## RECORD SET
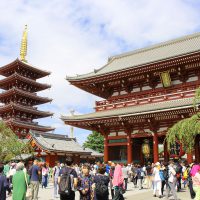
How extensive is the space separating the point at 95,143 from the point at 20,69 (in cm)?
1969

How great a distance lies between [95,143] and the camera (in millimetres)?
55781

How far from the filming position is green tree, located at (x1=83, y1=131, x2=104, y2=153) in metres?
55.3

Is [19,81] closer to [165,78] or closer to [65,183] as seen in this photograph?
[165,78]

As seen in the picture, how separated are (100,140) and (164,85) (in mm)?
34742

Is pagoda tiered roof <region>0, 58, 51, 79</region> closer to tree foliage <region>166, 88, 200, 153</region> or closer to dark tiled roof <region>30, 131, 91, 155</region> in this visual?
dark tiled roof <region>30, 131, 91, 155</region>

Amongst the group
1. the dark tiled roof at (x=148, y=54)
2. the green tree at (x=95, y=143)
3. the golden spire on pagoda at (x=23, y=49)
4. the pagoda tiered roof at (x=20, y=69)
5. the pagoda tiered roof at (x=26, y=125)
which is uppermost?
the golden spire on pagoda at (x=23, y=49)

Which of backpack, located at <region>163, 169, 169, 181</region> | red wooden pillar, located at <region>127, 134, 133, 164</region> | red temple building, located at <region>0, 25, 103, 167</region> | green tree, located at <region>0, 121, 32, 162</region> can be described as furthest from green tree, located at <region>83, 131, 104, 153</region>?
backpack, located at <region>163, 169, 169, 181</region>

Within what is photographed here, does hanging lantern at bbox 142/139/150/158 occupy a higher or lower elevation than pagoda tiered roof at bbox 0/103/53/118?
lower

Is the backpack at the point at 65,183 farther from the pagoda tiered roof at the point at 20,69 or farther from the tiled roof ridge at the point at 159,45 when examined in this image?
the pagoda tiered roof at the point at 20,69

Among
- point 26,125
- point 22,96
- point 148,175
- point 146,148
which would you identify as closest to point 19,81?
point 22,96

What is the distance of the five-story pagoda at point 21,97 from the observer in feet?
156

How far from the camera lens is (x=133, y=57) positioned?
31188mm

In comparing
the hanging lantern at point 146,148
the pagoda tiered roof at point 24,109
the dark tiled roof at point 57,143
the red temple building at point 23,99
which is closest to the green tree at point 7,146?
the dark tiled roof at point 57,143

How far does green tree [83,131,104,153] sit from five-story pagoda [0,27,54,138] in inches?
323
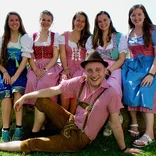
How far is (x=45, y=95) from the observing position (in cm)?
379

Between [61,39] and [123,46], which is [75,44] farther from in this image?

## WHAT YOU SHOULD DO
Revise the material above by changing every "green tree" to "leafy tree" and keeping everything else the same. Leave the pictures out of your answer.

## SOLVED EXERCISE
How extensive is the space separating the point at 95,143 from the point at 20,69 (in cm)?
1969

How great a distance lies between [95,143] and the camera (in millimetres)?
55781

How far from the filming position is leafy tree, located at (x1=83, y1=131, x2=104, y2=153) in metres?
55.3

Is [19,81] closer to [165,78] or closer to [65,183] as seen in this photograph?
[165,78]

As seen in the picture, how separated are (100,140) and (164,85) (in mm)?
34742

Is pagoda tiered roof <region>0, 58, 51, 79</region> closer to tree foliage <region>166, 88, 200, 153</region> or closer to dark tiled roof <region>30, 131, 91, 155</region> in this visual?
dark tiled roof <region>30, 131, 91, 155</region>

Amongst the group
1. the dark tiled roof at (x=148, y=54)
2. the leafy tree at (x=95, y=143)
3. the golden spire on pagoda at (x=23, y=49)
4. the pagoda tiered roof at (x=20, y=69)
5. the pagoda tiered roof at (x=26, y=125)
which is uppermost?
the golden spire on pagoda at (x=23, y=49)

Which of backpack, located at <region>163, 169, 169, 181</region> | red wooden pillar, located at <region>127, 134, 133, 164</region> | red temple building, located at <region>0, 25, 103, 167</region> | leafy tree, located at <region>0, 121, 32, 162</region> can be described as furthest from leafy tree, located at <region>83, 131, 104, 153</region>?
backpack, located at <region>163, 169, 169, 181</region>

Within what is photographed here, does hanging lantern at bbox 142/139/150/158 occupy a higher or lower elevation than pagoda tiered roof at bbox 0/103/53/118?
lower

Is the backpack at the point at 65,183 farther from the pagoda tiered roof at the point at 20,69 or farther from the tiled roof ridge at the point at 159,45 when examined in this image?
the pagoda tiered roof at the point at 20,69

Among
- point 26,125
- point 22,96
- point 148,175
- point 146,148
which would you identify as closest to point 19,81?
point 22,96

What is the distance of the five-story pagoda at point 21,97 from the observer in feet?
156

How far from the camera lens is (x=133, y=57) positioned?
31188mm

In comparing
the hanging lantern at point 146,148
the pagoda tiered roof at point 24,109
the dark tiled roof at point 57,143
the red temple building at point 23,99
which is closest to the leafy tree at point 7,146?
the dark tiled roof at point 57,143

How far does leafy tree [83,131,104,153] sit from five-story pagoda [0,27,54,138] in inches?
323
How far is (x=45, y=95) from the observing position (in cm)?
379

Between [61,39] and [123,46], which is [75,44] farther from in this image?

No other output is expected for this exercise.